How Prometheus V2 Stores Time‑Series Data: Disk Formats and Query Mechanics
This article provides an in‑depth analysis of Prometheus V2's storage architecture, detailing the on‑disk block layout, chunk and index formats, the inverted index structure, memory representations, and the step‑by‑step query process that locates matching time‑series data.
Background
Prometheus is a leading cloud‑native time‑series database used for monitoring. While its overall architecture remains stable, the storage engine has evolved through several versions. The article examines the storage format of Prometheus V2 (v2.25.2) and explains how queries locate the required data.
Directory Structure
Data is organized into blocks, each covering a default two‑hour time range and identified by a ULID. A block contains chunks (fixed‑size files up to 128 MiB), an index (inverted index), and meta.json (metadata with minTime / maxTime). Additionally there are chunks_head (the currently written chunk) and a wal for write‑ahead logging.
Block – read‑only, holds chunks, index, and meta.json.
chunks_head – the active chunk for the current block, up to 120 samples, max two‑hour span.
wal – ensures durability by batching writes.
Data Format
Each block stores a series of Chunk structures. A chunk header contains a magic number, version, and padding, followed by a sequence of chunk entries. Inside a chunk, the layout is:
┌─────────────────────┬───────────────────────┬───────────────────────┬───────────────────┬───────────────┬──────────────┬────────────────┐
| series ref<8 byte> | mint<8 uint64> | maxt<8 uint64> | encoding<1 byte> | len | data | CRC32<4 byte> |
└─────────────────────┴───────────────────────┴───────────────────────┴───────────────────┴───────────────┴──────────────┴────────────────┘Key points:
Chunk time span defaults to two hours; Prometheus merges adjacent blocks during compaction. series ref uniquely identifies a time‑series (file ID + offset) and is used with the index to locate data.
Index Format
The on‑disk index is an inverted index with the following major sections (from bottom to top):
TOC – stores offsets of other sections.
Postings Offset Table – maps label name/value pairs to offsets of posting lists.
Postings N – actual posting lists containing series references.
Series – metadata linking series to their chunk files.
During a query, the engine first finds the posting list for each label in the Postings Offset Table, then retrieves the series references from the posting lists.
Memory Structures
At runtime, Prometheus maintains two main structures: DB – holds an array of read‑only Block objects and a Head for the currently writing data. Head – contains MemPostings (in‑memory posting lists) and a stripeSeries map that stores memSeries objects, each holding mmapped chunks and a writable head chunk.

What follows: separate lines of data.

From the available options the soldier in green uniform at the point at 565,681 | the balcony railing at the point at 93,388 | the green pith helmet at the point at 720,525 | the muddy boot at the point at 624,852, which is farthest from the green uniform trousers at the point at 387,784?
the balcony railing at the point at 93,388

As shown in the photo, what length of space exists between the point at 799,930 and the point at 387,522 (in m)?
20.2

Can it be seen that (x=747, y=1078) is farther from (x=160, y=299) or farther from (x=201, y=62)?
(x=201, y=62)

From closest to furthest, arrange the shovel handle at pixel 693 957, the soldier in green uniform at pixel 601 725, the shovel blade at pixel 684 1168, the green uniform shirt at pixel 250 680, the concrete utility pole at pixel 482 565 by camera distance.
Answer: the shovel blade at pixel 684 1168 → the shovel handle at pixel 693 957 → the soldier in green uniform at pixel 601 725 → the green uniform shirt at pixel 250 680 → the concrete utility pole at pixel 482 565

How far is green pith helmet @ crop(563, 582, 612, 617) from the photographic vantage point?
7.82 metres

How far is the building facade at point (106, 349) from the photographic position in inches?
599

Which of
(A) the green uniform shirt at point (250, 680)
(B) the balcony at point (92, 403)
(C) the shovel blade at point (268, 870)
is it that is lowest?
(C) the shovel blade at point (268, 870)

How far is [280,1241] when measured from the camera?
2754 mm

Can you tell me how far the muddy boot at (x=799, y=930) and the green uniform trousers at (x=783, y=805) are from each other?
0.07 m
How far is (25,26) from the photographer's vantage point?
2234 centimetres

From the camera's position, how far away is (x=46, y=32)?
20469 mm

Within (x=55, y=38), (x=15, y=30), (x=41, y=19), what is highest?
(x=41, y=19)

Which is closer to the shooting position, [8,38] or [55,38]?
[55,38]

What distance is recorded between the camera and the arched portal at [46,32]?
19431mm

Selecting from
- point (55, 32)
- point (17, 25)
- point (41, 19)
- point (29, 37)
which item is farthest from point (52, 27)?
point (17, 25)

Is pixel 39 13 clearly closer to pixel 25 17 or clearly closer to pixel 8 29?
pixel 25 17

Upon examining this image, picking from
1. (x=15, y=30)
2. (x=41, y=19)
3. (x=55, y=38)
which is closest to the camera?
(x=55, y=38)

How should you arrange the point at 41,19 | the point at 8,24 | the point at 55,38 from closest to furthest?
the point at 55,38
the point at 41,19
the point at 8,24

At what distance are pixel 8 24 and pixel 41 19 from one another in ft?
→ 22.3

Only a subset of posting offsets (every 32nd entry plus first/last) are loaded into memory to reduce pressure.
Query Process
Query execution consists of two phases:
Label matching – for each label selector, retrieve the corresponding posting lists, apply negation conversion, and merge the lists using a lazy merge (similar to mergesort) implemented by intersectPostings.
Chunk retrieval – once matching chunks are identified, data is read directly via mmap, leveraging the OS page cache.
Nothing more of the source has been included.